*Page extract*.
——
On Fri, Nov 19, 2010 at 08:23:55PM -0600, Anthony Liguori wrote:
> On 11/17/2010 08:32 PM, Wen Congyang wrote:
> > When the total sent page size is larger than max_factor
> > times of the size of guest OS's memory, stop the
> > iteration.
> > The default value of max_factor is 3.
> >
> > This is similar to XEN.
> >
> >
> > Signed-off-by: Wen Congyang
> >   
> 
> I'm strongly opposed to doing this. I think Xen gets this totally wrong.

Additionally, please don't just change the behaviour of existing commands.
Make any new behaviour opt-in.

Patch

diff --git a/arch_init.c b/arch_init.c
index 4486925..67e90f8 100644
--- a/arch_init.c
+++ b/arch_init.c
@@ -212,6 +212,14 @@  uint64_t ram_bytes_total(void)
——
*Recorded information*.
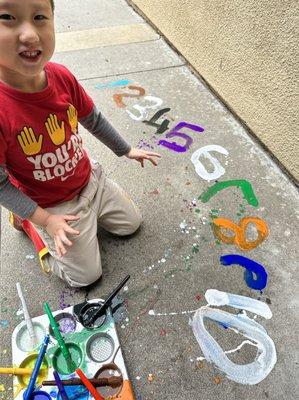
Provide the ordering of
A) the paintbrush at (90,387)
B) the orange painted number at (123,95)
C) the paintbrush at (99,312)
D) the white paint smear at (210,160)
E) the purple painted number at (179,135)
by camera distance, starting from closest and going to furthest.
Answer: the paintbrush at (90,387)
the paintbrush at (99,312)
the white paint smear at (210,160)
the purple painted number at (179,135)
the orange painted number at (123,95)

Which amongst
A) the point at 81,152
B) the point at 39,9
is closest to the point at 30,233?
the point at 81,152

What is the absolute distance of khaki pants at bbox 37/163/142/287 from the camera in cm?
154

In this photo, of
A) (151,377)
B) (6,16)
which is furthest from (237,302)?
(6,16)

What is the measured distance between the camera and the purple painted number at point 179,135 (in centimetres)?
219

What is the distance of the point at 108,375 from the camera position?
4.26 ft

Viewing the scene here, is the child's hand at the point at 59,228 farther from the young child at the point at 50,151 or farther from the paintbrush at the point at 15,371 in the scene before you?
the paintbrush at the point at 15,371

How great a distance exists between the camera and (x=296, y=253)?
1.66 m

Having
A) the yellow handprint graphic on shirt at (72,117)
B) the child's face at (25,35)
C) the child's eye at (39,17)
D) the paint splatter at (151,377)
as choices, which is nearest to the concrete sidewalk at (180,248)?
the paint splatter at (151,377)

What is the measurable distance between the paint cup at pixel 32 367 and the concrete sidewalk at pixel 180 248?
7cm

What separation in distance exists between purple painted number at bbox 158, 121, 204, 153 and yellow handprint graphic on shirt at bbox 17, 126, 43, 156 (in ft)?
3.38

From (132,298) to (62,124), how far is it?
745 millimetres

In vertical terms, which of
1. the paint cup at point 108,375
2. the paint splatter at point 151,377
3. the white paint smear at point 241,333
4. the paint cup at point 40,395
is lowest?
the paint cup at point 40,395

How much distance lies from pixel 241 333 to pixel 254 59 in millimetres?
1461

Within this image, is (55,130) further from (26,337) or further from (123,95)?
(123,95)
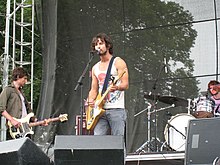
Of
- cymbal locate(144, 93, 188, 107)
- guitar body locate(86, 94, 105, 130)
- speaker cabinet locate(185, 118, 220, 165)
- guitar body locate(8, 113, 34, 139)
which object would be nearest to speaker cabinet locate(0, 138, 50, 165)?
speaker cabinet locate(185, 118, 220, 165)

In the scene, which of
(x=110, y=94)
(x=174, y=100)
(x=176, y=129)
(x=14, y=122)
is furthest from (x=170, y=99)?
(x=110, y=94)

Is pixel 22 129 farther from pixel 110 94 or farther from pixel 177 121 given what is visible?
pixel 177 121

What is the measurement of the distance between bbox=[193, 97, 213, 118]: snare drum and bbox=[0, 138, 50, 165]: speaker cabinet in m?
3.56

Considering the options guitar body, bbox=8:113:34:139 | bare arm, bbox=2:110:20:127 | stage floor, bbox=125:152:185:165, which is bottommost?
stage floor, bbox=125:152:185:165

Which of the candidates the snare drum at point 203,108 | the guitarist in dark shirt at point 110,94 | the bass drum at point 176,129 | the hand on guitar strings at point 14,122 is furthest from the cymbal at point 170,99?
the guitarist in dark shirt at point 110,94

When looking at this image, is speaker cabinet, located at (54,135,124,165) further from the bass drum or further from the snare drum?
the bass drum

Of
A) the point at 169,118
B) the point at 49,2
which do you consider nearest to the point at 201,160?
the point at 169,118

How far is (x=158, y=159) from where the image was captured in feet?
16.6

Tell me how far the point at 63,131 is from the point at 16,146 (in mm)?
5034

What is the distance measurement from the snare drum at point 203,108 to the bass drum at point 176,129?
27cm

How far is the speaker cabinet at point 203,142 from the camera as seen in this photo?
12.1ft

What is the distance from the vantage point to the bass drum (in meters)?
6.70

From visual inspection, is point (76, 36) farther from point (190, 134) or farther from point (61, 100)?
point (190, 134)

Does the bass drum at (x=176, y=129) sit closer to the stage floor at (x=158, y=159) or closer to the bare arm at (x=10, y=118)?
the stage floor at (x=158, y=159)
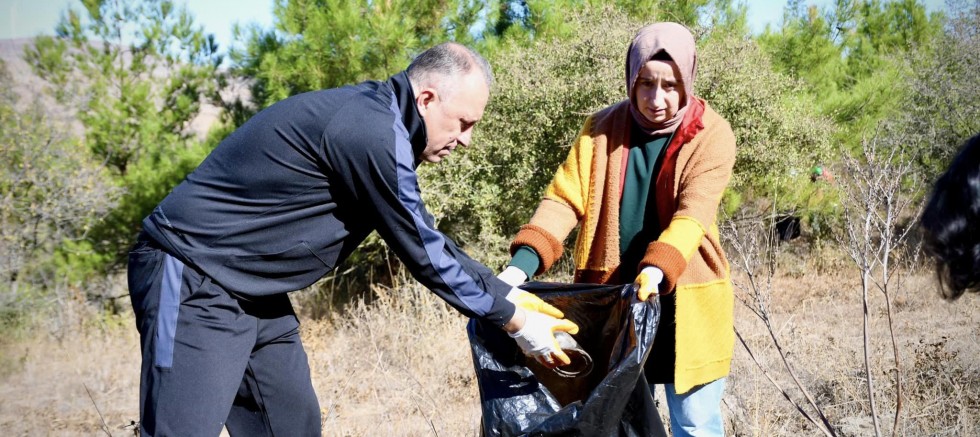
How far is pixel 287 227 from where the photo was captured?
——
*Tasks and exercises*.
1 - For each statement, say yes or no depending on whether the patch thread agrees with it, and quote the words that settle it. (a) The default value of max_factor is 3. (b) Anthony Liguori welcomes the proposed change. (c) The later reply asks that any new behavior be opt-in.
2 - Echo a passage from the patch thread word for word, starting at "On Fri, Nov" and ending at "similar to XEN.".
The rows come from a source other than the patch thread.

*Task responses*.
1 -
(a) Yes: "The default value of max_factor is 3."
(b) No: "I'm strongly opposed to doing this."
(c) Yes: "Make any new behaviour opt-in."

2 -
On Fri, Nov 19, 2010 at 08:23:55PM -0600, Anthony Liguori wrote:
> On 11/17/2010 08:32 PM, Wen Congyang wrote:
> > When the total sent page size is larger than max_factor
> > times of the size of guest OS's memory, stop the
> > iteration.
> > The default value of max_factor is 3.
> >
> > This is similar to XEN.